Remember QR codes? That two-dimensional square image you took a picture of with your smartphone camera? They were popular as a marketing tool for a short period a few years ago.
QR codes are convenient. The problem? People had to know what QR codes would do for them and download an app to their smartphone that could read and interpret the codes contained within the image. That was the problem, too many steps to make it useful.
That may have changed with the iOS 11 update Apple released a few weeks ago. One of the enhancements in that software update was including native support for reading and interpreting QR codes in the Camera app. Point your iPhone camera at a QR code, and a box will pop up automatically allowing you to take the action the QR code has embedded.
What is a QR Code?
At its most basic, a QR Code is a barcode on steroids. QR is the acronym for Quick Response. Created by Toyota in Japan in 1994 to track parts in vehicle manufacturing, they are used for encoding information in a two-dimensional space — like in the pages of magazines, in advertisements, on business cards, and even on TV and websites.
A standard U.S. barcode encodes data in only the horizontal plane (as scanners read the width and distance between the vertical lines) whereas QR codes encode data in 2D (both horizontally and vertically) in a grid of tiny squares. This allows for much more data to be encoded in a smaller space. QR codes can embed information in the code itself, and, when scanned with your smartphone camera, can trigger actions like launching a website or downloading a file. Additionally, QR codes can be read from any angle, while barcodes must be appropriately aligned.
Types of QR Codes
QR codes are tailor-made for quickly and easily linking to content on smartphones. Here are some ideas for types of QR codes you can create:
- A website URL: Touch and you will navigate directly to your website in the default browser.

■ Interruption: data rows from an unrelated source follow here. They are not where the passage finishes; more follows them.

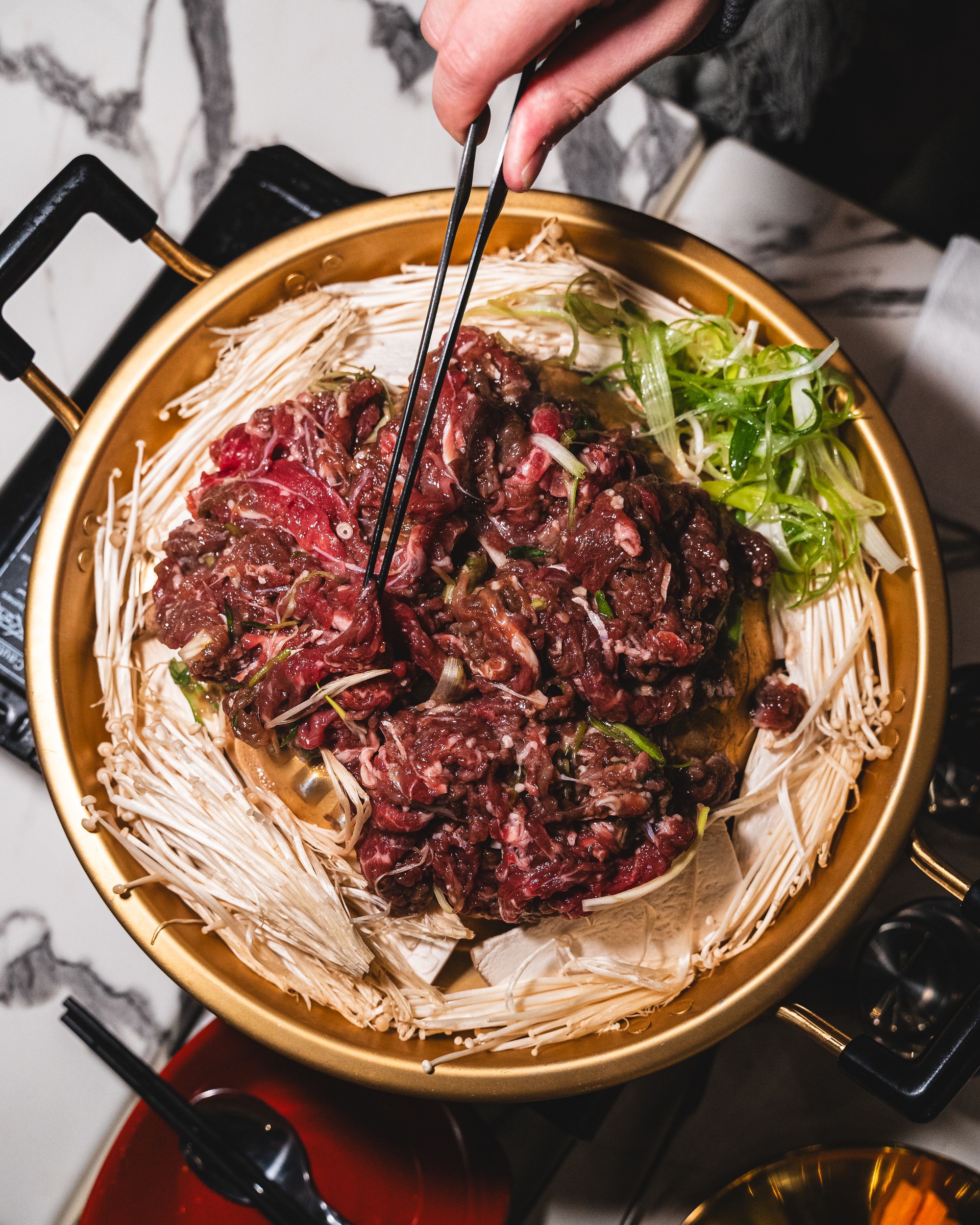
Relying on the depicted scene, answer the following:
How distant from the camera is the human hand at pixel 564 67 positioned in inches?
63.8

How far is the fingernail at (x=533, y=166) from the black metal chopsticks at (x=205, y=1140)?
7.61 feet

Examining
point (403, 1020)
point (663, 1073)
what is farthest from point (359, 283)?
point (663, 1073)

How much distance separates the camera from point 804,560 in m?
2.24

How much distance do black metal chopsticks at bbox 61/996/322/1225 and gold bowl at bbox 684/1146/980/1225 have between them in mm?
1052

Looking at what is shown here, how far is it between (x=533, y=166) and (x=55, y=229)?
1152 millimetres

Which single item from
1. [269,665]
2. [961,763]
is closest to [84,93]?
[269,665]

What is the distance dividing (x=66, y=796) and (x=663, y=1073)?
5.92 feet

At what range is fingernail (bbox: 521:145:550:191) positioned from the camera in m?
1.71

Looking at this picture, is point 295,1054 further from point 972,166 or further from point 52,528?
point 972,166

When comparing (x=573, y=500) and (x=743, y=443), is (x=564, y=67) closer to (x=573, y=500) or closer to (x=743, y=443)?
(x=573, y=500)

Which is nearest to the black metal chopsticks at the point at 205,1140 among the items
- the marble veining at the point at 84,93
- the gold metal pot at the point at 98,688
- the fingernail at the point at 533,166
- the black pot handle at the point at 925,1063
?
the gold metal pot at the point at 98,688

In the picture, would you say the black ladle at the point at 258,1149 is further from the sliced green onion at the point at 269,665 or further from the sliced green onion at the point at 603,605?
the sliced green onion at the point at 603,605

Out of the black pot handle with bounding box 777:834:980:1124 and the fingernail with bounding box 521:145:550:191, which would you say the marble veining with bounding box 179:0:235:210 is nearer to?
the fingernail with bounding box 521:145:550:191

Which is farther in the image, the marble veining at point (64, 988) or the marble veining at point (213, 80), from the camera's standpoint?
the marble veining at point (213, 80)
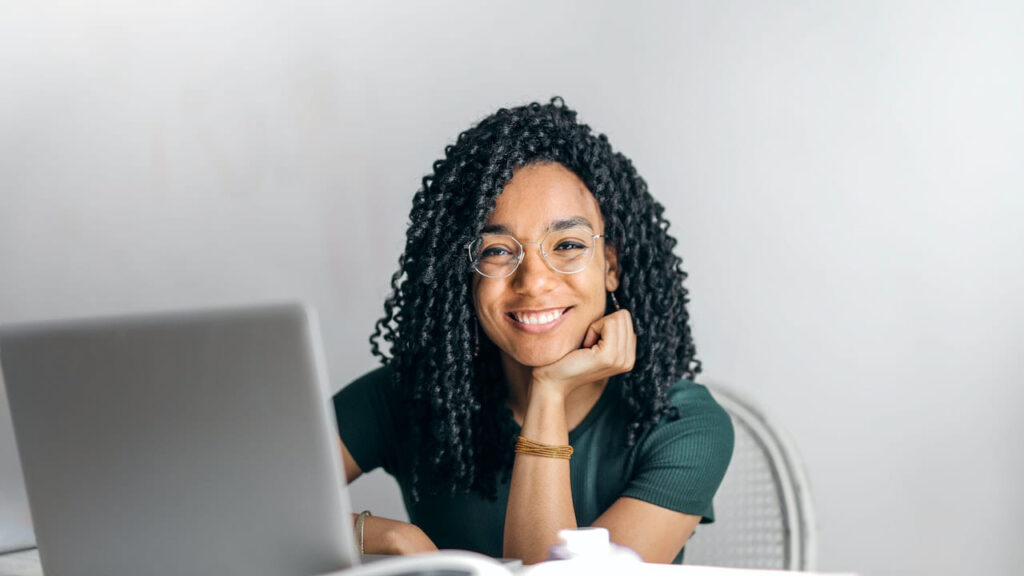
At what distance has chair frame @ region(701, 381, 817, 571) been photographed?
1604 mm

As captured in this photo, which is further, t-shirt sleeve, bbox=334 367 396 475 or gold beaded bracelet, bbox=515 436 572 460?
t-shirt sleeve, bbox=334 367 396 475

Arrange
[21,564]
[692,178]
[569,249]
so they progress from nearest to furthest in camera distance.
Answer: [21,564], [569,249], [692,178]

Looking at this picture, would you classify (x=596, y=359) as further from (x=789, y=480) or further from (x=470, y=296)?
(x=789, y=480)

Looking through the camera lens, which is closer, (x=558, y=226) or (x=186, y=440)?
(x=186, y=440)

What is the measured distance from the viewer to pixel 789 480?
1639 millimetres

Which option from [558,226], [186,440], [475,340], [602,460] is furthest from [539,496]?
[186,440]

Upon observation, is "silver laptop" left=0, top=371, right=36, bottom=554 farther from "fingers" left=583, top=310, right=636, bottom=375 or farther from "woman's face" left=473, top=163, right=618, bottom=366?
"fingers" left=583, top=310, right=636, bottom=375

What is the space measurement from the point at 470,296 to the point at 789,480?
24.6 inches

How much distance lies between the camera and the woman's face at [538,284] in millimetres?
1529

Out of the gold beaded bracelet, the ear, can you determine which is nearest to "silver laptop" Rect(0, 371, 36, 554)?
the gold beaded bracelet

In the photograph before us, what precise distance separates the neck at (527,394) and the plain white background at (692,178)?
0.43 m

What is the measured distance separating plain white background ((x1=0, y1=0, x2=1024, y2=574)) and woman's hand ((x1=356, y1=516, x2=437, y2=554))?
0.75 meters

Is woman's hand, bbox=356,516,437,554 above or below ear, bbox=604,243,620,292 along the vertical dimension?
below

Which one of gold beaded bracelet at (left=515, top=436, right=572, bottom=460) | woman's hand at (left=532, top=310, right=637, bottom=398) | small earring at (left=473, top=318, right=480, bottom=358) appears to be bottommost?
gold beaded bracelet at (left=515, top=436, right=572, bottom=460)
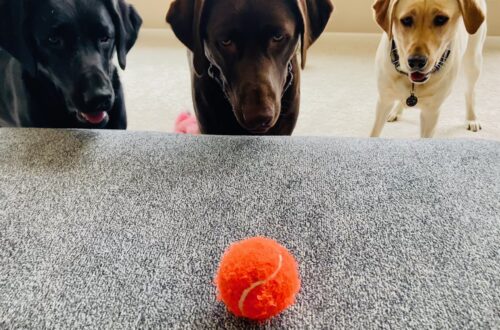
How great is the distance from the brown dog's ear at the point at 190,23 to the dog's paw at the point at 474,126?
1.35 metres

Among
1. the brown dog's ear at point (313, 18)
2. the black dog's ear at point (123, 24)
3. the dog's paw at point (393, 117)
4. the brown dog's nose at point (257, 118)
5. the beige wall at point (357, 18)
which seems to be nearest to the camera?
the brown dog's nose at point (257, 118)

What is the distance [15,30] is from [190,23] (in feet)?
1.57

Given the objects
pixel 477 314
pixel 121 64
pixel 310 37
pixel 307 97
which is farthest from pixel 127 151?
pixel 307 97

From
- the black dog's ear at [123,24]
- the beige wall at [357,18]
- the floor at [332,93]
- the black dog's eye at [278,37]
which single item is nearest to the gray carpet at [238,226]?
the black dog's eye at [278,37]

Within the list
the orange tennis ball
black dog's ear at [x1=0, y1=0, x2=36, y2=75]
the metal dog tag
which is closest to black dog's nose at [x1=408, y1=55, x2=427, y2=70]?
the metal dog tag

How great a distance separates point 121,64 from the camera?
1.26 m

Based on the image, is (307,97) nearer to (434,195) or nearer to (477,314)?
(434,195)

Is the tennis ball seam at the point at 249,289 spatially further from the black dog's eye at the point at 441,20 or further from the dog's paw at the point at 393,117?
the dog's paw at the point at 393,117

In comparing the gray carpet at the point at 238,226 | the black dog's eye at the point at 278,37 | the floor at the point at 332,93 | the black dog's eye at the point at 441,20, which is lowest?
the floor at the point at 332,93

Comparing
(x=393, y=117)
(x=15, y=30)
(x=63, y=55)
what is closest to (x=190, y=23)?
(x=63, y=55)

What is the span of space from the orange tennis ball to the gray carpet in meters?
0.03

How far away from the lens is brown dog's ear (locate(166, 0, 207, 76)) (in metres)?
1.04

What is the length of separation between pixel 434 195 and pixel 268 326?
15.8 inches

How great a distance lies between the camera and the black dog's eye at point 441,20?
1.32 meters
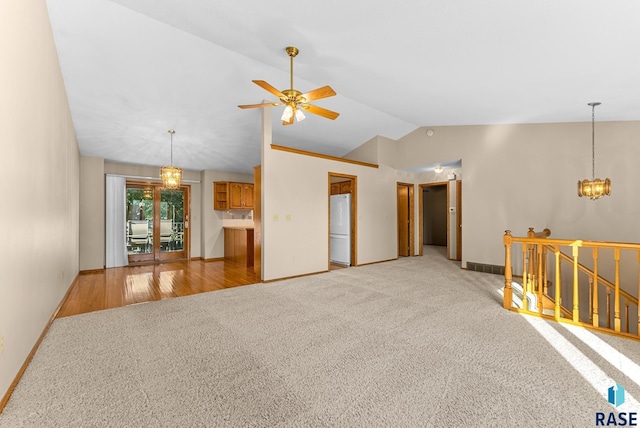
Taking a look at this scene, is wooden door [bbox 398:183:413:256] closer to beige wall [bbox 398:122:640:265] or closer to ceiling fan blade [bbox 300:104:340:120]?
beige wall [bbox 398:122:640:265]

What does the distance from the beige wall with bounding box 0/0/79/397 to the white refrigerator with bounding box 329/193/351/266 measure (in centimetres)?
482

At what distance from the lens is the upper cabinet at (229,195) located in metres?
7.72

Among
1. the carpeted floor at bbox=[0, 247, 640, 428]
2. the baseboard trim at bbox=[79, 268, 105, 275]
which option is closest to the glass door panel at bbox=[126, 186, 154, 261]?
the baseboard trim at bbox=[79, 268, 105, 275]

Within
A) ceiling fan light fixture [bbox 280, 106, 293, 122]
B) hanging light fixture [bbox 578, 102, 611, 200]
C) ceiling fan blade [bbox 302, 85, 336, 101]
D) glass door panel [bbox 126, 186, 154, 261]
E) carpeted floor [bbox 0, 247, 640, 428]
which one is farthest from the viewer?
glass door panel [bbox 126, 186, 154, 261]

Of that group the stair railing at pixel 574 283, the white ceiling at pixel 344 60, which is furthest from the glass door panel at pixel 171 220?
the stair railing at pixel 574 283

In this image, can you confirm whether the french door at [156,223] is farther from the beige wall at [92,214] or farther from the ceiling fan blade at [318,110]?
the ceiling fan blade at [318,110]

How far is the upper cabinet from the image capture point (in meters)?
7.72

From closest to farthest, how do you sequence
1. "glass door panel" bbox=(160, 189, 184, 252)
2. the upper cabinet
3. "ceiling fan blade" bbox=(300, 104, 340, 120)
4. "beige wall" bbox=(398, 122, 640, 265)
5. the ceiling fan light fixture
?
the ceiling fan light fixture, "ceiling fan blade" bbox=(300, 104, 340, 120), "beige wall" bbox=(398, 122, 640, 265), "glass door panel" bbox=(160, 189, 184, 252), the upper cabinet

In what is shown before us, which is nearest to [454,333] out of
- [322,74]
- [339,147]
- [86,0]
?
[322,74]

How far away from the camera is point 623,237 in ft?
15.1

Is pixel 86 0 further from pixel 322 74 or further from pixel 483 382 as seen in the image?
pixel 483 382

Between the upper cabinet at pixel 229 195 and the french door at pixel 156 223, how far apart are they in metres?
0.78

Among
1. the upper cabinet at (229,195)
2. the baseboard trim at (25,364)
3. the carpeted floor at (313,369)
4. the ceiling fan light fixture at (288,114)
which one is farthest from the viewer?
the upper cabinet at (229,195)

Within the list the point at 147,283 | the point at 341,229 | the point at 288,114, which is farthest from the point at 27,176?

- Prefilling a text message: Allow the person to send a text message with the phone number and message prefilled.
- Prefilling an email: Same as text but for email, the prefilled information can include the subject line and body content.
- VCard: The individual can download your contact information to be added directly to their phone contact list.
- Links to social platforms: This could include Facebook, Twitter, YouTube, or any other platform.
- Event: Prefill a calendar item with event information including location, start time, and end time.
If you have an iPhone and have upgraded to iOS 11 you can experience this for yourself by point your camera at this QR code:
Many online services allow you to create QR codes for free. One I have experimented with briefly that has much functionality — including adding logos to the QR code — is QRCode Monkey.
Will QR codes make a comeback? I am not sure, but I certainly am going to be experimenting with using them in more places. It just makes sense to make it as easy as possible for people to get to your website, or request more information from you about a product and service.
We are increasingly reliant on our mobile devices, and typing out URLs or other data on tiny keyboards is still not very efficient. These squares of elaborately arranged boxes are a shortcut around that problem.